The number of births this year is set to fall below 900,000 for the first time, according to government data.
Yet official data also shows that the number of cases reported to childcare authorities has surged nearly 20 per cent to a record 159,850 in the year ending March 2019 – a climb that officials attribute to “greater social awareness”.
Many incidents of abuse, observers note, occur in lower-income households that are facing immense stresses to begin with. While Japan is registering record-low unemployment, as much as 40 per cent of the workforce is in dead-end “irregular” jobs with minimum salaries.
Funato had been unemployed, as was Yusuke Shindo, 32, who allegedly murdered his nine-year-old stepson Ryosuke last month.
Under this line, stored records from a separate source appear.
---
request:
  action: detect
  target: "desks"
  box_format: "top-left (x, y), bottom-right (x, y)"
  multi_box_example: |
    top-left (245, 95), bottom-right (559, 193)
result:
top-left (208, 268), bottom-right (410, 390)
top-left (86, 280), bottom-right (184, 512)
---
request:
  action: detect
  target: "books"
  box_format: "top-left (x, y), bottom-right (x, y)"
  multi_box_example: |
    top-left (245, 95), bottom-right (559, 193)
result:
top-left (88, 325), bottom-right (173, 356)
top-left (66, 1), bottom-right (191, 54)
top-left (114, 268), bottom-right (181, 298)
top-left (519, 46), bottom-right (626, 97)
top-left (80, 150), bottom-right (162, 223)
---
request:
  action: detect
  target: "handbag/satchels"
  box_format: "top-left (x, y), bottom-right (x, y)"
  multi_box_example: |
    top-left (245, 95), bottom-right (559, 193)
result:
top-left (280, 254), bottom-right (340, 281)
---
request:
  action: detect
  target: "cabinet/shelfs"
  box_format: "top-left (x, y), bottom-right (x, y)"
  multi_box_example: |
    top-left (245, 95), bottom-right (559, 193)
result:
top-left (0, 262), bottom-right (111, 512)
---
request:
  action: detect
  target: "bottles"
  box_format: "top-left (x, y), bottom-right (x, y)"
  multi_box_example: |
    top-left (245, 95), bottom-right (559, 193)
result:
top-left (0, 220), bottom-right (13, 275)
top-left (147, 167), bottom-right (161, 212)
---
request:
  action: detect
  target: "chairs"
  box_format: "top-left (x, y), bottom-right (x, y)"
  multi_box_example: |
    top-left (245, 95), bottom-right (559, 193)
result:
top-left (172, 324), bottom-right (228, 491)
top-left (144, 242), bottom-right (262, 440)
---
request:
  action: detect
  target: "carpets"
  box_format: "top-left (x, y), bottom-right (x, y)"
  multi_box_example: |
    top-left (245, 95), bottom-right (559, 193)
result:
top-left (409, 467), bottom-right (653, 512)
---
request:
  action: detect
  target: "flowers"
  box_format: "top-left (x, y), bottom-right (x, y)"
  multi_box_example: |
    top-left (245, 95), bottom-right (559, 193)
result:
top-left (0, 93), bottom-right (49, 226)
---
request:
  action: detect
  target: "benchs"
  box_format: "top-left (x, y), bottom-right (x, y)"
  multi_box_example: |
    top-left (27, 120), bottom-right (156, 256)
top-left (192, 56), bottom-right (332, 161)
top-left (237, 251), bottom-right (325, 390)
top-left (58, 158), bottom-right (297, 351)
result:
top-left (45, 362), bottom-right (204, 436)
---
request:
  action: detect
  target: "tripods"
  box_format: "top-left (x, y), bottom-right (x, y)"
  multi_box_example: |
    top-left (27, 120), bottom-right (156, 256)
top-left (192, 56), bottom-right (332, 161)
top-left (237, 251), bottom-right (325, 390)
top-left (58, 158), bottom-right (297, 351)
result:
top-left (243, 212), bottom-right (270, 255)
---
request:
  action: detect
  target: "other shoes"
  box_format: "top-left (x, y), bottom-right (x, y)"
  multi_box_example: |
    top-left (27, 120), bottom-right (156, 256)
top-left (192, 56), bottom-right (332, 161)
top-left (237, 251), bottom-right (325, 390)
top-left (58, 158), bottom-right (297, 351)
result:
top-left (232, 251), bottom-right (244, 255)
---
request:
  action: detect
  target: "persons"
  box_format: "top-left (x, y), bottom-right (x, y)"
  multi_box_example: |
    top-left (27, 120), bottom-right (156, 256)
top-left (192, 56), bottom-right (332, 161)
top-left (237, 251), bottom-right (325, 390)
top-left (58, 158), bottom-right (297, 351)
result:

Shindo is accused of strangling the boy to death in anger after Ryosuke retorted, when told off for losing his cap: “Leave me alone, you are not my biological father.”
Shindo, who married Ryosuke’s 42-year-old mother, a teacher, in March this year, allegedly abandoned the child’s body in a utilities meter box at a vacant apartment opposite his home in Saitama prefecture, north of Tokyo.
While Shindo’s alleged crime was judged to be impulsive, Funato was found to be culpable for the near daily abuse of his stepdaughter.
In one case cited in court, he grabbed Yua by the neck and dragged her to the bath, where he sprayed cold water on her face with a shower rod, angered that she failed to wake up at 4am.
She was also not fed any carbohydrates, meat or fish in the weeks leading up to her death, often being given only one small meal a day.
Funato also did not seek any medical attention for Yua, despite her vomiting a week before her death, apparently out of fear that his abuse would be discovered.
“The extreme restriction of her food intake and routine violence are unreasonable actions that have caused the physical pains, sorrow and hopelessness of a child who trusted her parents,” Presiding Judge Minoru Morishita said in delivering his verdict.
Sociologist Emi Kataoka of Tokyo’s Komazawa University told The Straits Times that she sees a growing number of families facing social strains associated with tax increases and stagnant wages: “The stress faced by parents can easily lead to the abuse of children. And the reality is that the number of abuse cases is rising.”